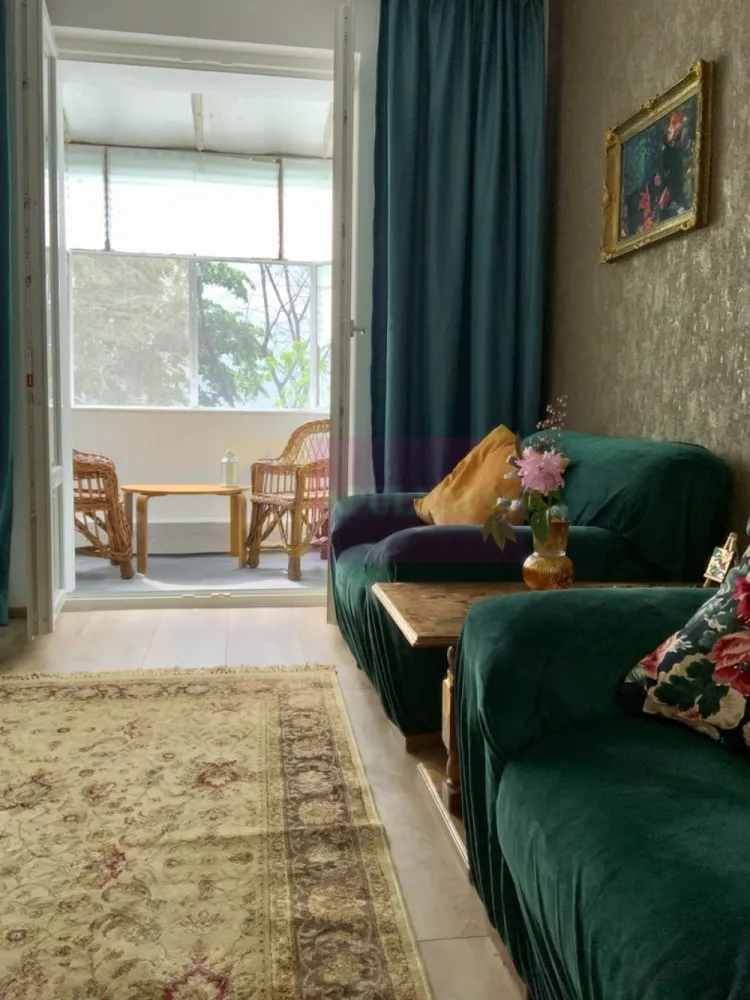 Inchiriere Apartament 2 camere Floreasca-Aviatiei - Agentia Imobiliara Apulum 94, va propune spre inchiriere
Apartament 2 camere, la etajul 2, intr un bloc cu 2 nivele, in cea mai exclusivista zona a Bucurestiului, cartierul Floreasaca, Primaverii, Aviatiei.
Apartamentul este prevazut cu centrala pe gaz, dispune de aer conditionat si toate electrocasnice necesare pt un confort sporit.
in zona se afla numeroase restaurante, terase, parcuri si unitati de invatamant.
De asemenea acesta este bine conectata la mijloacele de transport in comun.
Pretul chiriei este de 600 euro.
Va asteptam la o vizionare.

────

- What to work on -
Now transcribe all the entries above exactly, so that no picture is carried over.

- The answer -
 Inchiriere Apartament 2 camere Floreasca-Aviatiei - Agentia Imobiliara Apulum 94, va propune spre inchiriere
Apartament 2 camere, la etajul 2, intr un bloc cu 2 nivele, in cea mai exclusivista zona a Bucurestiului, cartierul Floreasaca, Primaverii, Aviatiei.
Apartamentul este prevazut cu centrala pe gaz, dispune de aer conditionat si toate electrocasnice necesare pt un confort sporit.
in zona se afla numeroase restaurante, terase, parcuri si unitati de invatamant.
De asemenea acesta este bine conectata la mijloacele de transport in comun.
Pretul chiriei este de 600 euro.
Va asteptam la o vizionare.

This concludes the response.